So, I’ll write a personal mission statement and set up goals and objectives, additionally I think it might help to add a few reverse goals as well:
I will not use online dating sites again–or at least not until after March 30, 2011. Online dating turns me into an anxious, low self-esteem type person. I constantly check to see who’s looking at me and hold my own personality contest based on viewer statistics. Bad, bad.
I will not jump into bed with Mr. Starched Shirt. He’s got appeal and I’ve fondled his expensive shirts more than once. The catch is that he’s married, unhappily, but married for the long haul. He’s a temptation but I deserve better.
I will not fuss and preen and simultaneously thrust out my boobs while holding in my stomach every time I see a good looking man.
I will not make a fool of myself by tarting it up, wearing the pushup bra, and acting the desperate woman-you know the type.
I will not sit around on weekend nights feeling sorry for myself and acting morose… and drinking and red wine.
What I am going to do is write down what I would be willing to do in regards to men and dating.

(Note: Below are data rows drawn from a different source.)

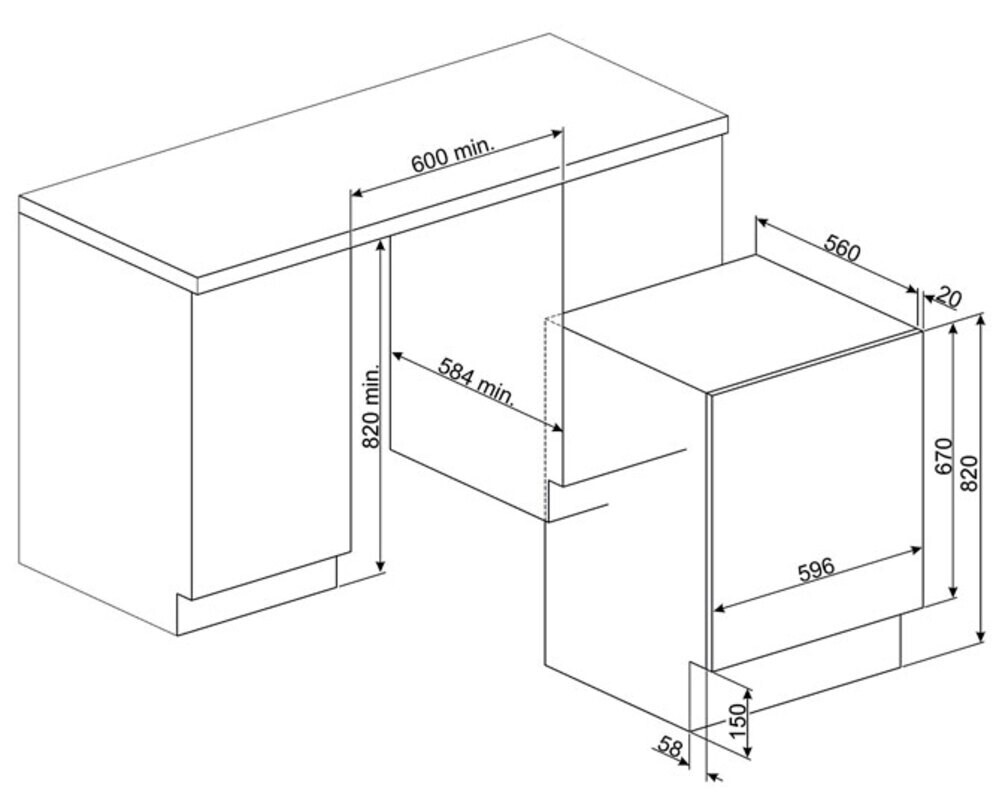 600 min.
820 min.
584 min.
560
20
670
820
596
150
58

It sounds a bit odd but I don’t really know what I want in a relationship. Do I want a man for life? Marriage? Should he be someone who wants to talk daily and expects us to dine together every night? Or would a once a week or less companionable dinner and movie with some hot and heavy sex be satisfactory?
I tend to go for all or nothing. With the last two men I met we dove in quickly and went from zero to fully engaged pretty quickly. I have very little experience with casual relationships; I don’t even really know how that might work for me. So, I’m going to set some parameters which is more about getting clarity on what I want than anything else. And, It may be that I can’t do casual, maybe I settle for just being ‘open’ to whoever comes alone; taking it one day at a time and holding myself in higher esteem than I hold him. It would be the best gift I could give myself.